Collected data:
** Start **

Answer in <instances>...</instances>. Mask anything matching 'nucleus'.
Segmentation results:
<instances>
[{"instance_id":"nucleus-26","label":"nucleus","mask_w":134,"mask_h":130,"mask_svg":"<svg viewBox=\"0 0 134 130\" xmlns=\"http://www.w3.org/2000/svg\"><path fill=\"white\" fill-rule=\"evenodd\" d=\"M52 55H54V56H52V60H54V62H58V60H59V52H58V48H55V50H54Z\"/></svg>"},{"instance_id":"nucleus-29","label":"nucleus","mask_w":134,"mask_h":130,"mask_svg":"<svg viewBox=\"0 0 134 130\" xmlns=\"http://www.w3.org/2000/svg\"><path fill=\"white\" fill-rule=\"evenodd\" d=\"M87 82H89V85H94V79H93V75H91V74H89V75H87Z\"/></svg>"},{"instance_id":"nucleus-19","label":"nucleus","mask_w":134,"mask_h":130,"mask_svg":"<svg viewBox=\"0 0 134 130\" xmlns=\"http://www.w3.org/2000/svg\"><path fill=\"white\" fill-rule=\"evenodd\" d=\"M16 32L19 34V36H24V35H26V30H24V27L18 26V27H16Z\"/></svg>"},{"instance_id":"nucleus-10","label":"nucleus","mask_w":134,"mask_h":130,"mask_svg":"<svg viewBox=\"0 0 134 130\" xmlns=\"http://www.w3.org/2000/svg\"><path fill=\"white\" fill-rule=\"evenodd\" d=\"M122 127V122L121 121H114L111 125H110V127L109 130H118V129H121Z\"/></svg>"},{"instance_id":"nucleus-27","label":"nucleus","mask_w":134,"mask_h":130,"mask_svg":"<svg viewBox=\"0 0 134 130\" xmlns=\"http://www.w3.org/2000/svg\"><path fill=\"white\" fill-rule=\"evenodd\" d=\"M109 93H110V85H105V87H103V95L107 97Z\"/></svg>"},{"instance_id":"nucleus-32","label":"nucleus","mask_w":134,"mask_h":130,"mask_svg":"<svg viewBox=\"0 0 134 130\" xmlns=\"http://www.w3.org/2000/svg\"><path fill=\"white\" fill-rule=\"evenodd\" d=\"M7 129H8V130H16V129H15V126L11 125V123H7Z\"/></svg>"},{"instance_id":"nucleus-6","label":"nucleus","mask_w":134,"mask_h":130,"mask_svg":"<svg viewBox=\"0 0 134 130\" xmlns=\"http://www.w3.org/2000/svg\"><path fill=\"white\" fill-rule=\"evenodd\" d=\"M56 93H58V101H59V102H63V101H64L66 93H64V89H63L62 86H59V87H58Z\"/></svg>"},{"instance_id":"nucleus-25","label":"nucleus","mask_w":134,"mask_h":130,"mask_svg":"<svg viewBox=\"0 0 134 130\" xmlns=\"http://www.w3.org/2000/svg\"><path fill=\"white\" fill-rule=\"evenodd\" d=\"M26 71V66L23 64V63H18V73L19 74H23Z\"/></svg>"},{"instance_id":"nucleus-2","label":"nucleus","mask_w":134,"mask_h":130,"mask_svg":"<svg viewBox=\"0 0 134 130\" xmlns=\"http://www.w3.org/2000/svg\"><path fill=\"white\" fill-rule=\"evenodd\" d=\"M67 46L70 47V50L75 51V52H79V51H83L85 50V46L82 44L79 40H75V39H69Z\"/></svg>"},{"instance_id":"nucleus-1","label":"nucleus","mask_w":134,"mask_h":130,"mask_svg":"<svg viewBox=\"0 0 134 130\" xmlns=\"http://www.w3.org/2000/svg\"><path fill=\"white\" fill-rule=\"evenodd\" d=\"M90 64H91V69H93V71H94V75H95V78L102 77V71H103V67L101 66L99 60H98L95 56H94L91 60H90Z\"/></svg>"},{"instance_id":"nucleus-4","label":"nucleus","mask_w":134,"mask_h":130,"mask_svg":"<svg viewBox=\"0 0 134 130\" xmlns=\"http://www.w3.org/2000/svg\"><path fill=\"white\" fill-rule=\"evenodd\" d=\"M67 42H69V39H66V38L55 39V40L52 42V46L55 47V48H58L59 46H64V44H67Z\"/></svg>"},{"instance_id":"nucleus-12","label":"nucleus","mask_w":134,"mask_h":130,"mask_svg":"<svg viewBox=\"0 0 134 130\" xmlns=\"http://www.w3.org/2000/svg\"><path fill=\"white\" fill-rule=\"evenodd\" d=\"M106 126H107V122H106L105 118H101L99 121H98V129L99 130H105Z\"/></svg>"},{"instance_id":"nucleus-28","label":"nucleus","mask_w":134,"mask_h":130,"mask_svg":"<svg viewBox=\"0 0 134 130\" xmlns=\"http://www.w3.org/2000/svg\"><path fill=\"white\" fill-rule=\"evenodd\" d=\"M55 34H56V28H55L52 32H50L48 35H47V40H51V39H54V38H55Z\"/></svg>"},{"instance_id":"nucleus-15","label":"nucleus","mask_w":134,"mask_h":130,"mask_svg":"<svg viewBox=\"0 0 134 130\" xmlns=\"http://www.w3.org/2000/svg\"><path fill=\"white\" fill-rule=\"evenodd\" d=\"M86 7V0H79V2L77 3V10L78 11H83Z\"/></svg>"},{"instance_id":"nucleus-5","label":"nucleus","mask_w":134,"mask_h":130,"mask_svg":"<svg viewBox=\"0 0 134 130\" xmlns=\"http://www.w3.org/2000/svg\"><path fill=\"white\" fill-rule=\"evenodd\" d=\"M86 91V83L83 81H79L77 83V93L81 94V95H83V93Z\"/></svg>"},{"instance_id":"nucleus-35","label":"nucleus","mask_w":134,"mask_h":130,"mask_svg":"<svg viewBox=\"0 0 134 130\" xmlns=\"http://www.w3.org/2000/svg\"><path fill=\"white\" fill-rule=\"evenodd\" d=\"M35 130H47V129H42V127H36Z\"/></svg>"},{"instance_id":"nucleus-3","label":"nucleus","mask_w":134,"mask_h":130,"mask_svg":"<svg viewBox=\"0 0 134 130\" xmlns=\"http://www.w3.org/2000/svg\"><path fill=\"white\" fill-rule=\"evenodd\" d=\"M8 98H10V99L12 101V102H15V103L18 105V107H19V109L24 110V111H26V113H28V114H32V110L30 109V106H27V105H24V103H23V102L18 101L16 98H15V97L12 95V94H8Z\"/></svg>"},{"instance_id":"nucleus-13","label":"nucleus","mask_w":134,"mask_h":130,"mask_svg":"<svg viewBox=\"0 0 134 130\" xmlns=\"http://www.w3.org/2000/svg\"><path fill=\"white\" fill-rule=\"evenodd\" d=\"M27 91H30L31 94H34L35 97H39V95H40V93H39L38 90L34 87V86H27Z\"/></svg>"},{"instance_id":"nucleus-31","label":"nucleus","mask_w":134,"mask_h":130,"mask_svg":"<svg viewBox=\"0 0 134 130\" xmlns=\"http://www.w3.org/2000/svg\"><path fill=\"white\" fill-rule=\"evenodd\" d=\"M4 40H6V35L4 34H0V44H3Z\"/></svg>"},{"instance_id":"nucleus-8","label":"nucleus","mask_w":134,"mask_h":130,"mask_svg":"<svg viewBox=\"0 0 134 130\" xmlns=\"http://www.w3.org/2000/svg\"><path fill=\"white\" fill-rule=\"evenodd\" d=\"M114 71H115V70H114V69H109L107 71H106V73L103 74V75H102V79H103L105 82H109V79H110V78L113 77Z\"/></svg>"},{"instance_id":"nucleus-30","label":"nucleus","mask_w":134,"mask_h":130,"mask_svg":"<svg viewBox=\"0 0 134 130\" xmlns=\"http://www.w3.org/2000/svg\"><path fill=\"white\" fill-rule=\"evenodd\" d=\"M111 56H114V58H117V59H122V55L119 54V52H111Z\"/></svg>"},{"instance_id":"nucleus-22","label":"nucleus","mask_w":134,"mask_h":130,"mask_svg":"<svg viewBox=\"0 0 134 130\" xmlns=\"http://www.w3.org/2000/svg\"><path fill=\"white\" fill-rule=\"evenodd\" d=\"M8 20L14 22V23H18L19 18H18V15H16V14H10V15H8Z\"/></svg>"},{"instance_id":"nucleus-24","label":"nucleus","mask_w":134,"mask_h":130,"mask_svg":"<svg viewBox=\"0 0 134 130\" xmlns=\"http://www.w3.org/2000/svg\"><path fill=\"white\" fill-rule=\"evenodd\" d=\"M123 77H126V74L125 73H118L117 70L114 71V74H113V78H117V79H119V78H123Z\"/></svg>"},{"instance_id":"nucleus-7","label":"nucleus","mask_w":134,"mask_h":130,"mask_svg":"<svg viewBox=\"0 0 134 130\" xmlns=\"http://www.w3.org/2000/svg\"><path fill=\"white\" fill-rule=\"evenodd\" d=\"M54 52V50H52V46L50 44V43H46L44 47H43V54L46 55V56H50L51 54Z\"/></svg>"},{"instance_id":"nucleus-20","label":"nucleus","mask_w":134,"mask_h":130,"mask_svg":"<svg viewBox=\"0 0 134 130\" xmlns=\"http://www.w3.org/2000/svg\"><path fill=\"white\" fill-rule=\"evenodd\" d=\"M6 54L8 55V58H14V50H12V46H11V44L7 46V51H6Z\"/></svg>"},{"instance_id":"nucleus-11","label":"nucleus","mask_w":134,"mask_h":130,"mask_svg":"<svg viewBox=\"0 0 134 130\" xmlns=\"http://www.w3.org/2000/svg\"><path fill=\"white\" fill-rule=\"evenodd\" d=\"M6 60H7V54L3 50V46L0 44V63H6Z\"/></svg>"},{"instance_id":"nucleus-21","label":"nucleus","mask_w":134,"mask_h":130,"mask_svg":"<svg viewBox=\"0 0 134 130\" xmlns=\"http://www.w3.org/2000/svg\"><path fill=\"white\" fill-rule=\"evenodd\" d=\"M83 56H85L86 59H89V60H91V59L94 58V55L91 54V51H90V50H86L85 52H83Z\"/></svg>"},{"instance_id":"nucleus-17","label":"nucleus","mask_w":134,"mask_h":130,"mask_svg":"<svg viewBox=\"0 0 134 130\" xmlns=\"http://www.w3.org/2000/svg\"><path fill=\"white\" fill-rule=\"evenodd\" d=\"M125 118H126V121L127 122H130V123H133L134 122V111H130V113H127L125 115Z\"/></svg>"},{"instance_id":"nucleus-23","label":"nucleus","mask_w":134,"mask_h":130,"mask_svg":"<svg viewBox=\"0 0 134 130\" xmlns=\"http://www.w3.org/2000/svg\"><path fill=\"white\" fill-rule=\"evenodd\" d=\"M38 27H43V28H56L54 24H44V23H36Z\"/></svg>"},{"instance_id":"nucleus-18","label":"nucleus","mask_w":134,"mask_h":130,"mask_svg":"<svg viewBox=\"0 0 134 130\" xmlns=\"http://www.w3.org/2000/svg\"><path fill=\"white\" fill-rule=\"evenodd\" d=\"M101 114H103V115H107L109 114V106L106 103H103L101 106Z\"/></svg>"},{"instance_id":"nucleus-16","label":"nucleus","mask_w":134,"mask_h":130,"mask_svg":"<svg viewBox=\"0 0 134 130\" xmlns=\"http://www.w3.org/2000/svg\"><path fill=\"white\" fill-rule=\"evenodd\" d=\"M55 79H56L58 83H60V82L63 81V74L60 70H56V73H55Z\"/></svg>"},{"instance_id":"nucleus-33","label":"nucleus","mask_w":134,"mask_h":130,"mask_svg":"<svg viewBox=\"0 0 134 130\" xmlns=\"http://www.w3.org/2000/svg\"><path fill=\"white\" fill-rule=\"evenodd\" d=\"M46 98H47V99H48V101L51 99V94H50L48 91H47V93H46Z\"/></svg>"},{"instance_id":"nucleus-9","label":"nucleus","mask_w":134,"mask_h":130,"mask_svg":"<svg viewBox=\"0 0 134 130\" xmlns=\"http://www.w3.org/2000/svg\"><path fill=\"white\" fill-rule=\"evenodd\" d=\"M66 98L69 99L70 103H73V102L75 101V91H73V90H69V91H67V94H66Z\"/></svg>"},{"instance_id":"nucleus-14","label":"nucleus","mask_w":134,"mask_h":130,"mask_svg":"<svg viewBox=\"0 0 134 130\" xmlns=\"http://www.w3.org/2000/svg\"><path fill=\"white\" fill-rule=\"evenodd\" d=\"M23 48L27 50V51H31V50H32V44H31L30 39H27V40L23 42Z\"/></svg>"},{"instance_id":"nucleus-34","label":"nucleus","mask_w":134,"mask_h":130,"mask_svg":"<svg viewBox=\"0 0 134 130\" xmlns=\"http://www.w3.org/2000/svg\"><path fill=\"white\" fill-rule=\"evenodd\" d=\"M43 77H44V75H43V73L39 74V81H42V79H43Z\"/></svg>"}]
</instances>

** End **

What to do>
Gather every line of the data above that contains the string "instances", and list those lines in their original order.

Problem solution>
Answer in <instances>...</instances>. Mask anything matching 'nucleus'.
<instances>
</instances>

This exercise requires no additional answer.